Goal of the exercise
Rewrite the lines from the one that contains "Which of the items listed as" through the last line of the rows as a numbered list, dropping any blank lines. Include both the starting line and the final line.

###

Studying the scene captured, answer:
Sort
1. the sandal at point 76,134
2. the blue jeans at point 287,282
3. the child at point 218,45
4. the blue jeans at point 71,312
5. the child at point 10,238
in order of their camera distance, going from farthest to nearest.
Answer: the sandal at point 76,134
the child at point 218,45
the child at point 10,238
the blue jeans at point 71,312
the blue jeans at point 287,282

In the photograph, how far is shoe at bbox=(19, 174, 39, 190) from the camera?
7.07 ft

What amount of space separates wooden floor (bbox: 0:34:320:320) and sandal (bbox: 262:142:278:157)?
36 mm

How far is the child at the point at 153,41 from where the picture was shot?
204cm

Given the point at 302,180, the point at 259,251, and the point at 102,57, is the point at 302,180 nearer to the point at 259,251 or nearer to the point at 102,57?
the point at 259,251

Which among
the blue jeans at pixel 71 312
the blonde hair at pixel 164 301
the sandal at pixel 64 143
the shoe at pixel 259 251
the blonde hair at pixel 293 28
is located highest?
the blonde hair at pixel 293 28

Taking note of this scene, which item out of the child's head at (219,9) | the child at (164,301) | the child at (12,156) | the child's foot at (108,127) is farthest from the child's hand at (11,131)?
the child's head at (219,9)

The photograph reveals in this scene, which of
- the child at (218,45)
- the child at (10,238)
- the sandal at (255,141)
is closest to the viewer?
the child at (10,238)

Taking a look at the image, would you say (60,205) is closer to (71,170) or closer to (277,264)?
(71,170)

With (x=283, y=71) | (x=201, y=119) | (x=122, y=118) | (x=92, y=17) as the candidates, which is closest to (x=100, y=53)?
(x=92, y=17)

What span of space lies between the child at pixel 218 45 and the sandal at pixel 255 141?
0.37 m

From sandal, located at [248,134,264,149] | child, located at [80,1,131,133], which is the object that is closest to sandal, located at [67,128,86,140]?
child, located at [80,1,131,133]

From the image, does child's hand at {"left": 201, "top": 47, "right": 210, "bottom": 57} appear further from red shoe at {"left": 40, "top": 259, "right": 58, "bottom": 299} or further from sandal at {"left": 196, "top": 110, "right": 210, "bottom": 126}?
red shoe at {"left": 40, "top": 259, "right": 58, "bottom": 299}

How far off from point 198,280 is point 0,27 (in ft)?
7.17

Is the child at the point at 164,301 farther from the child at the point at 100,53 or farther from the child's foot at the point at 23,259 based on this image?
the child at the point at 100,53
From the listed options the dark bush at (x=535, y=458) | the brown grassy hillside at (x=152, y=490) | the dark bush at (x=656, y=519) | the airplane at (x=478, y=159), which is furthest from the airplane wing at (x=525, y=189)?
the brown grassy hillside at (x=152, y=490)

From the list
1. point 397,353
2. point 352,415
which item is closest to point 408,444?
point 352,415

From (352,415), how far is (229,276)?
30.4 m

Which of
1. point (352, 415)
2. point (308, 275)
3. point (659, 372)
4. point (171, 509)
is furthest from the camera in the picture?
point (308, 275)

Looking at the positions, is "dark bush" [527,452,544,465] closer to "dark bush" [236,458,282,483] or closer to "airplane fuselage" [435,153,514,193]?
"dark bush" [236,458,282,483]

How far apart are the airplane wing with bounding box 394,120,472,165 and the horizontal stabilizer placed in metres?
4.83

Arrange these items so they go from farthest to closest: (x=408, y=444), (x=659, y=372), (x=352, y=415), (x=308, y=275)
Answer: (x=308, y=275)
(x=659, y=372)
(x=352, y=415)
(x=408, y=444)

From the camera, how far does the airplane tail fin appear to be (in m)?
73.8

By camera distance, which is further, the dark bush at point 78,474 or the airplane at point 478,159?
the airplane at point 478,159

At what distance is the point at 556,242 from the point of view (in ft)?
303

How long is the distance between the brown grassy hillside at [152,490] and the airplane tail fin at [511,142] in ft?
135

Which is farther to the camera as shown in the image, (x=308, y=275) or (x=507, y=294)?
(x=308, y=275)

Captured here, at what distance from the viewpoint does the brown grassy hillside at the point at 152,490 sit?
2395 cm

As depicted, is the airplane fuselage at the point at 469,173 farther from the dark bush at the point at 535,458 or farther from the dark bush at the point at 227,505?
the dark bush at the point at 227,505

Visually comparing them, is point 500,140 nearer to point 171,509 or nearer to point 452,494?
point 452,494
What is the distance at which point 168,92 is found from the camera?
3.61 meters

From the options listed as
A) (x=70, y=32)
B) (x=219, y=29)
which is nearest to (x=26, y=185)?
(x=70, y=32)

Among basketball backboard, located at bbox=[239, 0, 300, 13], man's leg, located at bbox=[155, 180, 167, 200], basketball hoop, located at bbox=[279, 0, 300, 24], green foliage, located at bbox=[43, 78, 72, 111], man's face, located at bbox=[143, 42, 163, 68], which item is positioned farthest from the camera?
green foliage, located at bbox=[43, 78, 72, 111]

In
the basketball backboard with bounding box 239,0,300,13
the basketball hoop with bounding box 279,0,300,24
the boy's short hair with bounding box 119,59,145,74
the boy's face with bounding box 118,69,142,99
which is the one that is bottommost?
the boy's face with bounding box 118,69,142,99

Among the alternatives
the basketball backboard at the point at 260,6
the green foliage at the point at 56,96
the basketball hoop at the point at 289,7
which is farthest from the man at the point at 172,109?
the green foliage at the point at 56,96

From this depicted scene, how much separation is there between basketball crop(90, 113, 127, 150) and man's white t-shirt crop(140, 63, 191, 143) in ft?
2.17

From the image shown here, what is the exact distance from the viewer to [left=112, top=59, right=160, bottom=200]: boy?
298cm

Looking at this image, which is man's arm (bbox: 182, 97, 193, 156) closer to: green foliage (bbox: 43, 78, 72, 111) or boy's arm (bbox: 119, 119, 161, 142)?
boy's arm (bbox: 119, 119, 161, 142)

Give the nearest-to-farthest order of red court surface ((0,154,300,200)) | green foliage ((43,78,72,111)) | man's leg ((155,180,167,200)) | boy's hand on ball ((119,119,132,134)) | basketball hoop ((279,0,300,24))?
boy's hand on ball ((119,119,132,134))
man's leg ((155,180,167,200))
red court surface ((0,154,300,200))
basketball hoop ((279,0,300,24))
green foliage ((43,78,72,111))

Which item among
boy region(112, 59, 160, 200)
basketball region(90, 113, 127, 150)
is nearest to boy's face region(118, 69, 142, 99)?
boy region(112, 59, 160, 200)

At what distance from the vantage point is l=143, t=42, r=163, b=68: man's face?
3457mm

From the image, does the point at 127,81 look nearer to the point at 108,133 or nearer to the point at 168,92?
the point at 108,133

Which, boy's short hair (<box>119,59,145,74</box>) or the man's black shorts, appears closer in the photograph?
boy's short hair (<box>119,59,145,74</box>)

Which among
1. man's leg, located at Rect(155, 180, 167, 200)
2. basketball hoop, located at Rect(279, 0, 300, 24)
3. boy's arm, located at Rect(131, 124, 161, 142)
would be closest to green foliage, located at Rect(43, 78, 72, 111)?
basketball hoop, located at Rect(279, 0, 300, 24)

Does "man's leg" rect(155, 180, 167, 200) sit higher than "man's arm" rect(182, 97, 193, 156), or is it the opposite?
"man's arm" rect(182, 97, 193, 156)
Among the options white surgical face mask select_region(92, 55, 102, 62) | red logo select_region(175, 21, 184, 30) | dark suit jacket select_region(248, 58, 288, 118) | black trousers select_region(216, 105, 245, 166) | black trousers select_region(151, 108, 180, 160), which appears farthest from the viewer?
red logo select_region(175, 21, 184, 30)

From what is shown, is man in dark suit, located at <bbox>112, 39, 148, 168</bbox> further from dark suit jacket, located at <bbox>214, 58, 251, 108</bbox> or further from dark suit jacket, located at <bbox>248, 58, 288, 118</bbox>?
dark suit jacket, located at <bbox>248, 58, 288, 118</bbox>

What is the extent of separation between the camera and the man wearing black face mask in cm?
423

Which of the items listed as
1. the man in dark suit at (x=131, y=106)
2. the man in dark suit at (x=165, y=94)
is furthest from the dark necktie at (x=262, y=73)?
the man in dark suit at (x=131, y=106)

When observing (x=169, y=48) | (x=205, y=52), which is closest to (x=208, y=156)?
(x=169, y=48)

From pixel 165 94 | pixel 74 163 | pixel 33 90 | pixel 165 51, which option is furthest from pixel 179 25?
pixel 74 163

###

Written solution
1. Which of the items listed as
2. 1. the man in dark suit at (x=131, y=106)
3. 2. the man in dark suit at (x=165, y=94)
4. is furthest from the dark necktie at (x=262, y=73)?
5. the man in dark suit at (x=131, y=106)
6. When observing (x=169, y=48) | (x=205, y=52), which is closest to (x=208, y=156)?
7. (x=169, y=48)
8. From pixel 165 94 | pixel 74 163 | pixel 33 90 | pixel 165 51, which option is furthest from pixel 179 25?
9. pixel 74 163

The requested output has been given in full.